## [TEXT EXCERPT]
Abstract
NMDA receptors mediate excitatory postsynaptic potentials throughout the brain but, paradoxically, NMDA receptor antagonists produce cortical excitation in humans and behaving rodents. To elucidate a mechanism for these diverging effects, we examined the effect of use-dependent inhibition of NMDA receptors on the spontaneous activity of putative GABA interneurons and pyramidal neurons in the prefrontal cortex of awake rats. We find that inhibition of NMDA receptors predominately decreases the activity of putative GABA interneurons but, at a delayed rate, increases the firing rate of the majority of pyramidal neurons. Thus, NMDA receptors preferentially drive the activity of cortical inhibitory interneurons suggesting that NMDA receptor inhibition causes cortical excitation by disinhibition of pyramidal neurons. These findings support the hypothesis that NMDA receptor hypofunction, which has been implicated in the pathophysiology of schizophrenia, diminishes the inhibitory control of PFC output neurons. Reducing this effect may be critical for treatment of schizophrenia.
- schizophrenia
- glutamate
- GABA
- ensemble unit recording
- antipsychotic drugs
- metabotropic glutamate receptors
Introduction
Executive functions of the prefrontal cortex (PFC), including working memory and set-shifting, are critically dependent on NMDA receptors (Krystal et al., 1994; Verma and Moghaddam, 1996; Lisman et al., 1998; Stefani and Moghaddam, 2005). Hypofunction of NMDA receptors is implicated in the cognitive symptoms associated with many brain disorders, especially schizophrenia (Javitt and Zukin, 1991; Olney and Farber, 1995; Coyle, 1996). Oral or intravenous administration of NMDA receptor antagonists such as phencyclidine or ketamine produces transient schizophrenia-like symptoms in healthy individuals (Krystal et al., 1994, 2003; Adler et al., 1999; Newcomer et al., 1999) and impairs PFC-dependent cognitive functions in a manner that is indistinguishable from patients with schizophrenia (Adler et al., 1999). These agents also reinstate the pre-existing symptoms in stabilized patients with schizophrenia (Luby et al., 1959; Lahti et al., 1995b; Malhotra et al., 1997), suggesting that they tap into the same mechanisms that are already compromised in this disorder. These findings have generated great interest in identifying mechanisms by which NMDA receptor hypofunction influences the neuronal activity of the PFC. Animal and clinical work, however, have produced paradoxical results in that, as expected, NMDA antagonists inhibit EPSPs in PFC pyramidal neurons in slices, cultures, and anesthetized preparations (Hirsch and Crepel, 1991; Arvanov and Wang, 1997; Chen et al., 2003), but produce profound cortical activation in functional imaging studies in human volunteers (Lahti et al., 1995a; Breier et al., 1997; Vollenweider et al., 1997; Suzuki et al., 2002) or electrophysiological recording in behaving rodents (Jackson et al., 2004). The latter findings imply that tonic activation of NMDA receptors in an “awake” cortex has principally an inhibitory influence on pyramidal neurons, inconsistent with the conventional view that NMDA-mediated EPSPs contribute to spontaneous activity of these neurons.

## [YOUR GOAL]
Answer these questions from the NMDA receptor text above:
1. According to the abstract, inhibiting NMDA receptors predominately decreases the activity of which neurons?
2. Which two NMDA receptor antagonists does the introduction name as producing transient schizophrenia-like symptoms in healthy individuals?
3. Which two executive functions of the prefrontal cortex does the introduction name?

## [SUPPLIED ENTRIES]
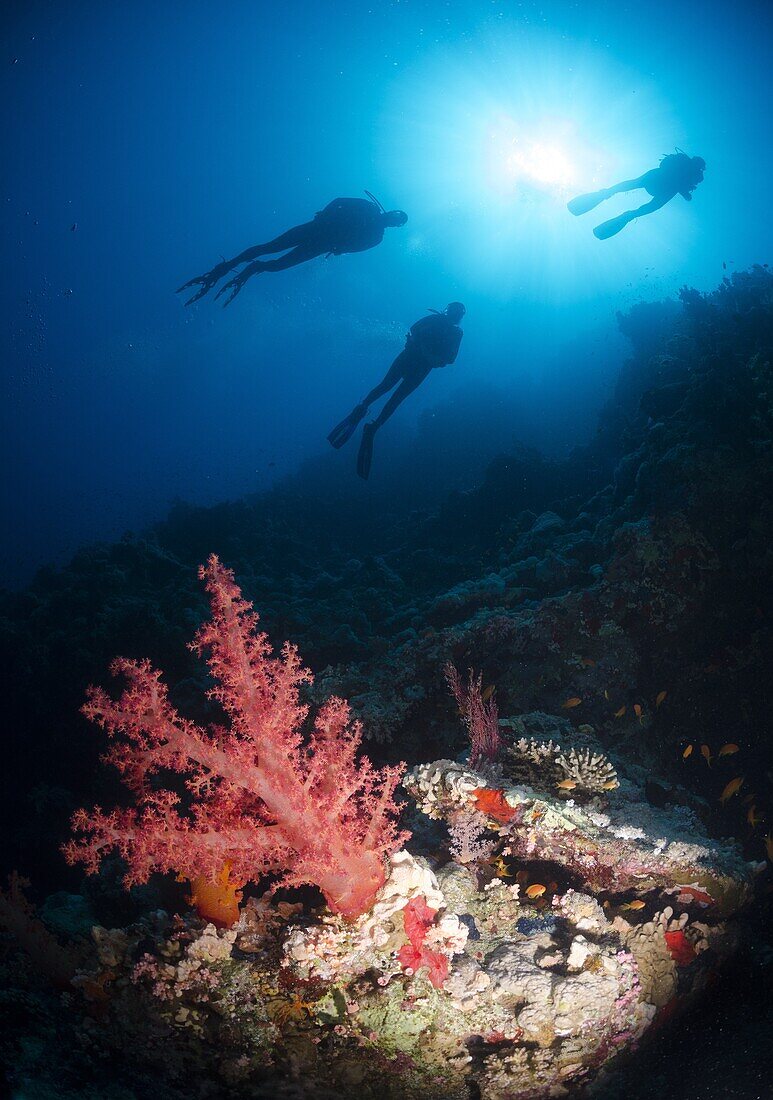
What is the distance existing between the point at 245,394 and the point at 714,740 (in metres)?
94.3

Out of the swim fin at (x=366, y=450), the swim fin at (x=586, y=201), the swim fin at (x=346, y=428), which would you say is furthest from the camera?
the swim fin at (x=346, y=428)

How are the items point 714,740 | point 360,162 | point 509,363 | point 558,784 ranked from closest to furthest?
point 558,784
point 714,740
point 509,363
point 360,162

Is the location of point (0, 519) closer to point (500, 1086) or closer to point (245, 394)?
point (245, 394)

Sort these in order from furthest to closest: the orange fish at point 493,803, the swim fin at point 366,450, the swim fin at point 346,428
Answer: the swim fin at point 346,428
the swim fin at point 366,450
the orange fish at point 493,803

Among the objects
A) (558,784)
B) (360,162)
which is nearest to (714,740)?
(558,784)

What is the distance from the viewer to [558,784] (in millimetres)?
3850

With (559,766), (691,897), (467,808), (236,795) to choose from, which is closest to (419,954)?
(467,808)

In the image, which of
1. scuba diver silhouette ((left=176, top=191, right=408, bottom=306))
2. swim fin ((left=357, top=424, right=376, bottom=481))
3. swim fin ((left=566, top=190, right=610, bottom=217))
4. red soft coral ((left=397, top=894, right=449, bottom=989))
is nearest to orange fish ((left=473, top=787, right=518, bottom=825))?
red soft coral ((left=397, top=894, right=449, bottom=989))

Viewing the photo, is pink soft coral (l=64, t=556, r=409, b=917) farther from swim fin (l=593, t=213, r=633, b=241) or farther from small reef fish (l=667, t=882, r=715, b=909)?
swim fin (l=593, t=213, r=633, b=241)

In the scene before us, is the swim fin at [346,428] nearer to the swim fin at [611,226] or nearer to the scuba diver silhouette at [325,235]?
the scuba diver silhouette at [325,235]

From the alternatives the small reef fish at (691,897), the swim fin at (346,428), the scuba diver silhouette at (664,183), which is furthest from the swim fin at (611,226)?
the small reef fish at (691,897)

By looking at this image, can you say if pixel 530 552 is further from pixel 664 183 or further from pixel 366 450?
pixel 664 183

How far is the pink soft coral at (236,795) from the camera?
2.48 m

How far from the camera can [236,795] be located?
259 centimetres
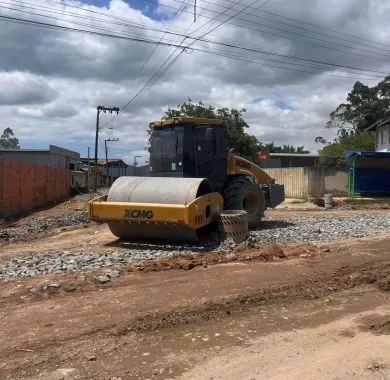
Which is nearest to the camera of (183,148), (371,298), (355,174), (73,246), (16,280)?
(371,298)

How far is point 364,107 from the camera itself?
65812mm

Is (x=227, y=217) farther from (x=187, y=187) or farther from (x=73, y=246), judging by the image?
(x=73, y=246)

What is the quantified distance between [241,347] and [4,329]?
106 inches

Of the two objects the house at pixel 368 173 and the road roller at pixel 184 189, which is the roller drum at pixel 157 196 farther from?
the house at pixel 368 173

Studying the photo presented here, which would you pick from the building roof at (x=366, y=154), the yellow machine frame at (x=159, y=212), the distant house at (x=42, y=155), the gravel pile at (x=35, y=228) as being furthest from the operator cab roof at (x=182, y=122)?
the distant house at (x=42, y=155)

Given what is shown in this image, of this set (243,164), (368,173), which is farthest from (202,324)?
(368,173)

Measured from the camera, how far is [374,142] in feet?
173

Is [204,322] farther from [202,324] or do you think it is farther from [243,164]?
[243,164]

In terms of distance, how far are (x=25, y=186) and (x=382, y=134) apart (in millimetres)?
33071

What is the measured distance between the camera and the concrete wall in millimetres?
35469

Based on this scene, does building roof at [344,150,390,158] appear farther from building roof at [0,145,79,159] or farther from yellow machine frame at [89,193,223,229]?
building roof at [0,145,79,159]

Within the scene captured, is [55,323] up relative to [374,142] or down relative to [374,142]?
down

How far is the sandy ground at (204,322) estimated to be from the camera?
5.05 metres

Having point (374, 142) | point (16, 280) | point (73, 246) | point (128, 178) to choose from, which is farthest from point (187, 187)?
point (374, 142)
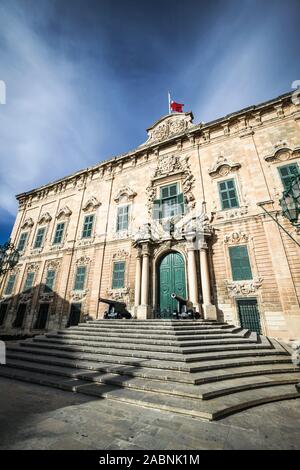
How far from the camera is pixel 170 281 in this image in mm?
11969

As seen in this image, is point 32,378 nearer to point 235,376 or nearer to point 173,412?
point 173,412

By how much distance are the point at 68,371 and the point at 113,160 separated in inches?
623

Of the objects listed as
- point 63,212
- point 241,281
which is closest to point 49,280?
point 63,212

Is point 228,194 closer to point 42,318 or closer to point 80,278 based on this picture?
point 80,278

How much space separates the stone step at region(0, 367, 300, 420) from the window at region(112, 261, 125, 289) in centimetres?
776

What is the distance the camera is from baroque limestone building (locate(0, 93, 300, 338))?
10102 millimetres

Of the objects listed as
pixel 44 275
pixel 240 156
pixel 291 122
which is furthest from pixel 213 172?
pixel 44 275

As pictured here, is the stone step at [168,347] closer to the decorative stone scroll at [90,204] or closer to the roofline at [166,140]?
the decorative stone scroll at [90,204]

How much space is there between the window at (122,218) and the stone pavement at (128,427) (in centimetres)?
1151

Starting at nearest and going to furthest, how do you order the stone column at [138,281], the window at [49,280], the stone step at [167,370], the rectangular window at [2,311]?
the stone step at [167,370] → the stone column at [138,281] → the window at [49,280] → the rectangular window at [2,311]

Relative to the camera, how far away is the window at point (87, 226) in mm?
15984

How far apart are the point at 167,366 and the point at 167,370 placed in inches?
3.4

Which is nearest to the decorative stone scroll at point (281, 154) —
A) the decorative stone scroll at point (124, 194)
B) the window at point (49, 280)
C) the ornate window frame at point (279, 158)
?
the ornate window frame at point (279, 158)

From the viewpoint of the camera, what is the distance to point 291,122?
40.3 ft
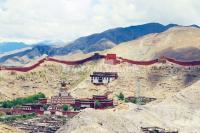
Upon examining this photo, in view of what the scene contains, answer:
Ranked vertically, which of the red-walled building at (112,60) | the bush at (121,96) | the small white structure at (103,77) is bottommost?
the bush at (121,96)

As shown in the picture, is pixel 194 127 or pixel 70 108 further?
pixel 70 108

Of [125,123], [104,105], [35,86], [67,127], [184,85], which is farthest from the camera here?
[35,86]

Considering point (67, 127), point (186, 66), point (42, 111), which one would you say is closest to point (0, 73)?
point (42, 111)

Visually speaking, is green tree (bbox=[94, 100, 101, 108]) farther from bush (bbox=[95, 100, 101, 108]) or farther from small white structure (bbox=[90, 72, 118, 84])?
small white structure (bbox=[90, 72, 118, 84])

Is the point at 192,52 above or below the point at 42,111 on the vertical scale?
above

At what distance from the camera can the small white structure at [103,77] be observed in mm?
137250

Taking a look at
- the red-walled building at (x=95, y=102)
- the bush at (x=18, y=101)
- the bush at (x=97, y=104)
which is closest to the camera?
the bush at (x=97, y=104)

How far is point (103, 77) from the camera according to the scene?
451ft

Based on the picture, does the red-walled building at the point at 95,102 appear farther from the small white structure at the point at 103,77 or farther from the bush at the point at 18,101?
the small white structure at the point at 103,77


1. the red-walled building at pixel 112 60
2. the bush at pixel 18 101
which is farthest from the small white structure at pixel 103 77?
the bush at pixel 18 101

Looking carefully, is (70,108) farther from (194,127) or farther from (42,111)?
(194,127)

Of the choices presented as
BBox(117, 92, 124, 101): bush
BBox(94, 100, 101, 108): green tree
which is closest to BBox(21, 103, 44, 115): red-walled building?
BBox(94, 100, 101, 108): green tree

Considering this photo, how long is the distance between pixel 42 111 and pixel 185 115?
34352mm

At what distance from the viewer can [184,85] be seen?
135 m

## [WRITTEN REPLY]
1. Putative GABA interneurons.
2. Phencyclidine and ketamine.
3. Working memory and set-shifting.